** Prompt **
Scan the records that follow, and whenever a line has the word "changing", copy it.

Dataset entries

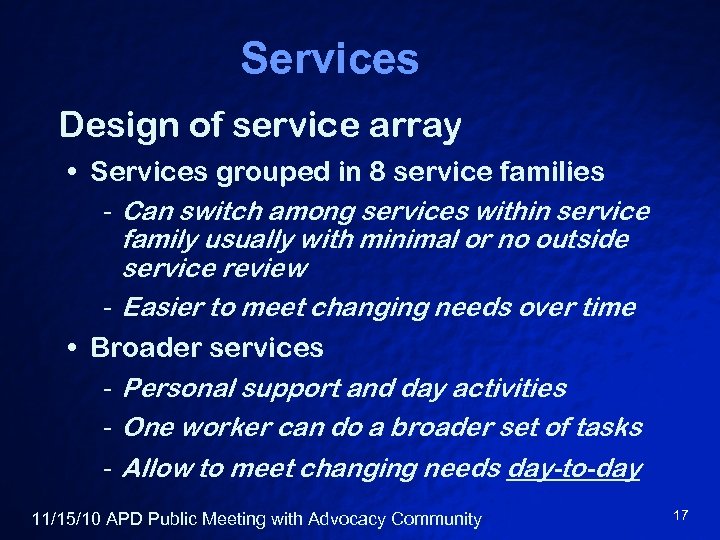 Services

Design of service array

• Services grouped in 8 service families
- Can switch among services within service family usually with minimal or no outside service review
- Easier to meet changing needs over time

• Broader services
- Personal support and day activities
- One worker can do a broader set of tasks
- Allow to meet changing needs day-to-day

11/15/10 APD Public Meeting with Advocacy Community

17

** Answer to this problem **
- Easier to meet changing needs over time
- Allow to meet changing needs day-to-day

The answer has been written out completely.